### Исходный отрывок
:::
Без прямой связи с новеллой, но, конечно, сострадательно желая подкинуть пищи толкователям своих текстов, и сам Владимир Сорокин в диалоге с Игорем Смирновым печалится, что люди едят животных: «Ведь более естественно есть людей: животные — это абсолютно невинные создания». Аплодисменты от Общества защиты животных. А какой кайф критикам! Можно сравнить разделку тушки Насти с разделкой индейки или поросенка, целиком поданного на праздничный стол, остановиться на принципах реализации метафоры (тут тебе и новоиспеченная именинница, действительно испеченная в печи, и просьба руки девушки, в результате которой эту самую руку и подают отрубленной). А какая лафа славистам! Можно порассуждать о мифопоэтической модели мира, один из кодов которой включает каннибализм, щеголяя цитатами из Леви-Строса, привлечь мифологические параллели, вспоминая Кроноса, пожирающего своих детей, Тантала, подавшего пирующим богам мясо сына, или зороастрийских прародителей человечества («Авеста»), слопавших своих любимых первенцев.
Словом, раздолье для филологов. (Недавно в немецком издательстве «Verlag Otto Sagner» вышел сборник, посвященный творчеству Сорокина, так можно начинать готовить следующий.)
:::
### Строки данных
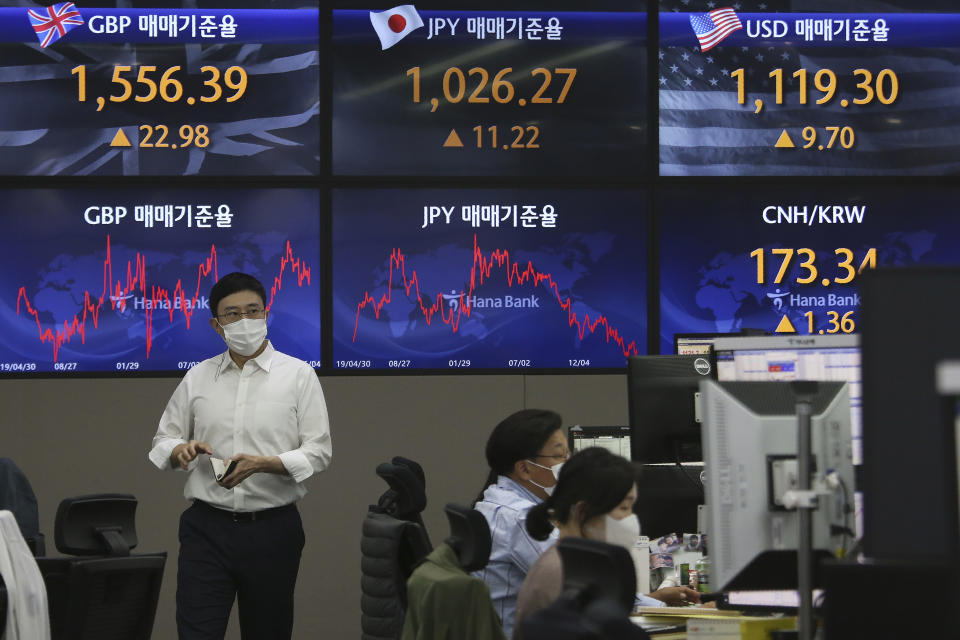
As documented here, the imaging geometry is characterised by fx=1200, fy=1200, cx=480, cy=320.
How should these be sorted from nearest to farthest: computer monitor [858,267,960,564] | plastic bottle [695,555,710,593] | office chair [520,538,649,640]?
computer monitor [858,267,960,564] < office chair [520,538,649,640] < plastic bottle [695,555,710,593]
:::
### Цель задания
Выведите дословно часть отрывка о Сорокине, начиная со слов «Словом, раздолье для» и заканчивая словами «начинать готовить следующий.)» включительно. Перечень для этого задания не нужен.

### Результат задания
Словом, раздолье для филологов. (Недавно в немецком издательстве «Verlag Otto Sagner» вышел сборник, посвященный творчеству Сорокина, так можно начинать готовить следующий.)